> Required task
The article below on Taiwan's Museum of World Religions says the museum's timing "could hardly be better." Using the article's own reasoning, explain why in one to three sentences.

> Extracted text
━━━━━━━━━━━━━━━━━━━━
Taiwan is now home to a unique museum devoted to
enhancing mutual understanding and respect among
the adherents of the world's major religions. The
ambitious project is the result of ten years of effort
by Zen Buddhist Master Hsin Tao and his followers.
The impulse to reduce human conflicts and in their place to "sow the seeds of love" has led the Venerable Dharma Master Hsin Tao, a Zen Buddhist leader in Taiwan, to call on followers of religions around the world to join together to put aside animosities and instead learn and benefit from one another's experiences.
In an unlikely setting above a Sogo department store in the Taipei suburb of Yungho, this determined monk and his followers opened a stunning, world-class Museum of World Religions on November 9, 2001. The purpose is to provide an opportunity for visitors to understand the world's great wisdom traditions more precisely, to dispel misconceptions and prejudices about them, and with the aid of the latest technology to promote discourse among believers internationally as a way to rid the world of religious disputes and to advance individuals' spirituality.
The timing could hardly be better. The museum's wide range of offerings help offset the debasement of religions by scandals and conflicts that have disturbed our comfortable view of the role of religious leaders and believers in society. The crisis in the Roman Catholic Church and other religious traumas, but especially the September 11 attacks, have resurrected a question troubling to thinkers from the historical Buddha to Karl Marx: Is religious practice a blessing or a curse?
Muslims who respect other cultures and religions grapple with the reality that much of the developed world now links their faith more with plots of terror than with the peace that they view as Islam's presiding ideal. Israel has been the victim of repeated terrorist attacks on innocent citizens, but at the same time the country's conservative leaders stand accused of allowing provocative permanent settlements on the West Bank and unleashing harsh retaliatory measures against the Palestinians.
━━━━━━━━━━━━━━━━━━━━
> Material
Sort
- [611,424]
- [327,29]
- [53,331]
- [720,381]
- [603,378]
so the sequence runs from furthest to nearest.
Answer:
━━━━━━━━━━━━━━━━━━━━
> Complete answer
The museum's wide range of offerings helps offset the debasement of religions by scandals and conflicts that have disturbed the comfortable view of the role of religious leaders and believers in society. Those events include the crisis in the Roman Catholic Church, other religious traumas and especially the September 11 attacks. They have revived the question of whether religious practice is a blessing or a curse.